Non-Disparagement. Each party agreed not to, directly or indirectly, in any capacity or manner communicate in a way that could reasonably be construed to be derogatory or critical of, or negative toward, the other parties or that maligns, harms, disparages, defames or damages the reputation or good name of the other parties.

Standstill. Each Shareholder Party agreed to comply, and cause its representatives to comply, with certain standstill obligations described in the Cooperation Agreement during its term, including, among others, (a) not to purchase Common Stock or any other securities of the Issuer and as a result become the holder of more than 20.0% of the Issuer’s then outstanding voting securities, and (b) not to sell Common Stock to a person that the Shareholder Party (i) knows has filed (or threatened to file) a proxy statement in opposition to the Issuer’s recommendations, nominees or proposals within a certain period of time prior the sale or (ii) has reasonable cause to believe intends to engage in a proxy campaign in opposition to the Issuer’s recommendations, nominees or proposals. The standstill obligations of the Shareholder Parties are subject to certain conditions and exceptions described in the Cooperation Agreement. Each Shareholder Party has agreed to the standstill restrictions from the date of the Cooperation Agreement until the termination of the Cooperation Agreement.

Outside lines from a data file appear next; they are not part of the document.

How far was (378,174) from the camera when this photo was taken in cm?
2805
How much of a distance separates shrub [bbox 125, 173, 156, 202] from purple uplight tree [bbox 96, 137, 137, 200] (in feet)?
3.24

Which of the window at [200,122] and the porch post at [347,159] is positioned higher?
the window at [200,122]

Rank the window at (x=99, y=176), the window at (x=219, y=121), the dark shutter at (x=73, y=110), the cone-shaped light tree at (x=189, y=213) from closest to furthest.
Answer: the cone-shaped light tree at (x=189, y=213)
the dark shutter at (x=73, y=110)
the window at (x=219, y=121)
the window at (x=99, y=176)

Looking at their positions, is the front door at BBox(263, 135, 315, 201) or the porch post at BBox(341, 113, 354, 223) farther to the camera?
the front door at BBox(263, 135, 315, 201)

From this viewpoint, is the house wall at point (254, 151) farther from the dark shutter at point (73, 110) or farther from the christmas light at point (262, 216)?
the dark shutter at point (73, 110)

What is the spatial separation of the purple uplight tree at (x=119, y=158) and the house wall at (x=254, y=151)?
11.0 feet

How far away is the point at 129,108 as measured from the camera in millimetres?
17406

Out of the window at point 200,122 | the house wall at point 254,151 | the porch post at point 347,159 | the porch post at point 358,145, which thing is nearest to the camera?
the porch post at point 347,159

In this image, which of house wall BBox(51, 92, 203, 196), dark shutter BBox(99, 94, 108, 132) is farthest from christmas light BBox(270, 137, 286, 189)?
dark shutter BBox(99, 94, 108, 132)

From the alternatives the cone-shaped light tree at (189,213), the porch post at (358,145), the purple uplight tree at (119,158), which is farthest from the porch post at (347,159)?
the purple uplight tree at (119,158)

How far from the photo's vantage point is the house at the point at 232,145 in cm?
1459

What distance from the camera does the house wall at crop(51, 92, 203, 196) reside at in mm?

Termination. The Cooperation Agreement will be terminated as to a Shareholder Party upon the earliest to occur of (a) the Shareholder Party owns less than 2.5% of the Issuer’s then outstanding voting securities, (b) the New Director designated by the Shareholder Party is not re-nominated for election to the Board or is not re-elected at an annual meeting, and (c) the consummation of an Extraordinary Transaction (as defined in the Cooperation Agreement).

The foregoing description of the Cooperation Agreement does not purport to be complete and is qualified in its entirety by reference to the full text of the Cooperation Agreement. The Cooperation Agreement has been included to provide investors with information regarding their terms. It is not intended to provide any other factual information about the Reporting Persons, the Newtyn Parties, the Issuer or their respective subsidiaries or affiliates. The representations, warranties and covenants contained in the Cooperation Agreement were made only for purposes thereof and as of specific dates, were solely for the benefit of the parties thereto, may be subject to limitations agreed upon by the parties, and may be subject to standards of materiality applicable to the parties that differ from those applicable to other investors in the Issuer. Investors in the Issuer are not third-party beneficiaries under the Cooperation Agreement and should not rely on the representations, warranties and covenants or any descriptions thereof as characterizations of the actual state of facts or condition of the parties thereto or any of their respective subsidiaries or affiliates. Moreover, information concerning the subject matter of representations and warranties may change after the date of the Cooperation Agreement, which subsequent information may or may not be fully reflected in the Issuer’s public disclosures.

 

4


Other Plans or Proposals of the Reporting Persons

Subject to the terms and provisions of the Cooperation Agreement, the Reporting Persons may communicate with the Board, members of management and/or other stockholders from time to time with respect to operational, strategic, financial, governance, or other matters and otherwise work with management and the Board with a view to maximizing stockholder value. The Cooperation Agreement does not grant the Reporting Persons any additional or unique rights to communicate with the Board or the Issuer.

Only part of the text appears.